Провожая своих гонителей с дебаркадера, Лупейкин заботливо прикладывал мокрое полотенце к лысине пограничника Гены. Лысина, казалось, светилась в темноте. Она просто вся пылала, похожая на уголья того костерка, который мы оставили на правом берегу Амура.
«Вы, кажется, обгорели, товарищ капитан!» – лживо-заботливым голосом приговаривал Лупейкин. Пограничник мрачно отвечал: «Абсолютно весь, на хер!»
А Женя-сан осталась на дебаркадере. Конечно же! Она осталась ночевать в той самой второй каютке, где нас по очереди мучили следователи.
Лупейкин зловещим шепотом пообещал нам: «Будет ночь, полная задора и огня!» Со всех ног он рванул на горку, в сельпо к дяде Ване Злепкину, за конфетами «Ласточка» и клоповником.
Утром мы с Хусаинкой собрались проверять переметы и видели, как от дебаркадера, в молочном тумане, отвалил катерок с хитрыми следаками. «Стрепет» – прочитали мы название на борту иезуитской посудины. Иезуитской, иезуитской! Какой же еще! За один день пассажиры ее перевербовали нас из вольных пиратов-фарцовщиков в своих клевретов, пособников режима.
Лупейкин сидел, обхватив колени, на чугунной чушке – причальном столбике, к которому восьмеркой крепят канаты лодок и катерков, швартующихся в Кентёвке.
Большие корабли из океана к нам не заходили.

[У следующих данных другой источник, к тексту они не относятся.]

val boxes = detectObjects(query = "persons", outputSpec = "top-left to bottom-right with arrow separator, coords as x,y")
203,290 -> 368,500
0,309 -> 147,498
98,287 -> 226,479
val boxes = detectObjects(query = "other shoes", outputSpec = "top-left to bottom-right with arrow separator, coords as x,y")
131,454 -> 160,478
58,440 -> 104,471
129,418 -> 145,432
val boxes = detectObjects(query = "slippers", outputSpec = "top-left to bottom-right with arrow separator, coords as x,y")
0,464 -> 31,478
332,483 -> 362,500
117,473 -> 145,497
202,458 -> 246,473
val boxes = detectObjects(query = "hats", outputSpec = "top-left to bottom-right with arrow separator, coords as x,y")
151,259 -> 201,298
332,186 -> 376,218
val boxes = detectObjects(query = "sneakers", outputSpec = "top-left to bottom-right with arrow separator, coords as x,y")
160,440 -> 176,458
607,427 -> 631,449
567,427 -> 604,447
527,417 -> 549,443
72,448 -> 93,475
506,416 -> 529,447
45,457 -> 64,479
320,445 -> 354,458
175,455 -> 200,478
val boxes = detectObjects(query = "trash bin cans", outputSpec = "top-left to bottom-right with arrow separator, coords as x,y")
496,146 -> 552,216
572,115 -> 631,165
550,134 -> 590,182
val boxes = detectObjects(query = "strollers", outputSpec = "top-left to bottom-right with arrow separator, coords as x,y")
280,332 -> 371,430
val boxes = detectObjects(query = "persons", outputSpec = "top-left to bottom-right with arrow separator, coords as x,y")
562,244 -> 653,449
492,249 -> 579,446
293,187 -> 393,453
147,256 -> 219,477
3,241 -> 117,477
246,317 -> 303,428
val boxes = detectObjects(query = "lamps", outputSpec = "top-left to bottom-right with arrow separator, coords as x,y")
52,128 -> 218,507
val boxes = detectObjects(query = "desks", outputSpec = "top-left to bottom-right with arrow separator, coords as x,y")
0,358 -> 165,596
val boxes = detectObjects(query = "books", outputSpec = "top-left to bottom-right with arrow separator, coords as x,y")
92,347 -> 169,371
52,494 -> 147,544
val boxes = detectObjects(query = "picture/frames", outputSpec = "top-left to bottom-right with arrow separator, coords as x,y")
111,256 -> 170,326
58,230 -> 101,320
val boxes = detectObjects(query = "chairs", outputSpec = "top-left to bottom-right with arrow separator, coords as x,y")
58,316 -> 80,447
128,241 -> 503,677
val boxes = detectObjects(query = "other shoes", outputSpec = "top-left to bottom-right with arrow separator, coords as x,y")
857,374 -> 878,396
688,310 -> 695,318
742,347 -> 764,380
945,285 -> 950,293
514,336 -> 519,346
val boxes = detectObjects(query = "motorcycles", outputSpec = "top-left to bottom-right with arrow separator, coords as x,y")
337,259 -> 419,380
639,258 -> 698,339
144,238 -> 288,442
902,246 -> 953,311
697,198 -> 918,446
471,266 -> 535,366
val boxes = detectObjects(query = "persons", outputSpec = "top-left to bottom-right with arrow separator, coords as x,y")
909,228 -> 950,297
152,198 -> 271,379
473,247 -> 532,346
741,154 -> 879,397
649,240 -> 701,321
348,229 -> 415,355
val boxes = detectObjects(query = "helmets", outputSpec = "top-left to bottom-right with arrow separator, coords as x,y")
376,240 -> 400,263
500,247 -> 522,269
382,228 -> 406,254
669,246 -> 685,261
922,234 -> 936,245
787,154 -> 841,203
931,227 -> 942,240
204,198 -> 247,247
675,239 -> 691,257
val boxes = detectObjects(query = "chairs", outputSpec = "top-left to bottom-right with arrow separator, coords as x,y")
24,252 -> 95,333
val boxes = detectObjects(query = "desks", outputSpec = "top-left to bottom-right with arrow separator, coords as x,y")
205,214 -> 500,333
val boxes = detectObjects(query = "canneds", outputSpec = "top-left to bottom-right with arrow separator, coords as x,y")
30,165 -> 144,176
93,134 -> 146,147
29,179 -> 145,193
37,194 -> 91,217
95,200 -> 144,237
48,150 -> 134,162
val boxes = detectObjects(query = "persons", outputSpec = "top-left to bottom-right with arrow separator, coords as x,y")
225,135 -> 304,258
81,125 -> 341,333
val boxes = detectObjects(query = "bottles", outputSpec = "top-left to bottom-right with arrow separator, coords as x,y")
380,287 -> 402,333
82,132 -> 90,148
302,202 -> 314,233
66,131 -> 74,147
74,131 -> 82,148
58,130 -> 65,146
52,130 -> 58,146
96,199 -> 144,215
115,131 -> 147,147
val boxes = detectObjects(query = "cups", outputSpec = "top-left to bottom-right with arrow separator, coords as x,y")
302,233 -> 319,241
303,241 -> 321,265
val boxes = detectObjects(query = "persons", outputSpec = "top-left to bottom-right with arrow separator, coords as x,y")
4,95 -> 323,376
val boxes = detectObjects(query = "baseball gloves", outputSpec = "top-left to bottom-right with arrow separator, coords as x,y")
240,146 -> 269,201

Они швартовались в порту Маго.
Лупейкина мы застали в странном для него наряде. В некрасивых семейных трусах, синих и сатиновых, и в белой рубашке, завязанной узлом на животе. Старший матрос курил японские сигареты «Пис» и тоскливо смотрел на корму уходящего в Николаевск суденышка. Женя-сан, в своем белом плаще, который почти сливался с Амурским туманом, стояла на корме и смотрела на своего Рупейкина. Мы, конечно, не преминули ехидно поинтересоваться: «Ну, что – пошла на стон?!» Лупейкин нам ничего не ответил. Может быть, впервые в своей жизни. Он строго погрозил нам пальцем и ушел в каюту, плотно прикрыв за собой дверь. А точнее было бы сказать – он, как усталый и израненный лев, уполз в свое логово зализывать раны. Понятно, душевные…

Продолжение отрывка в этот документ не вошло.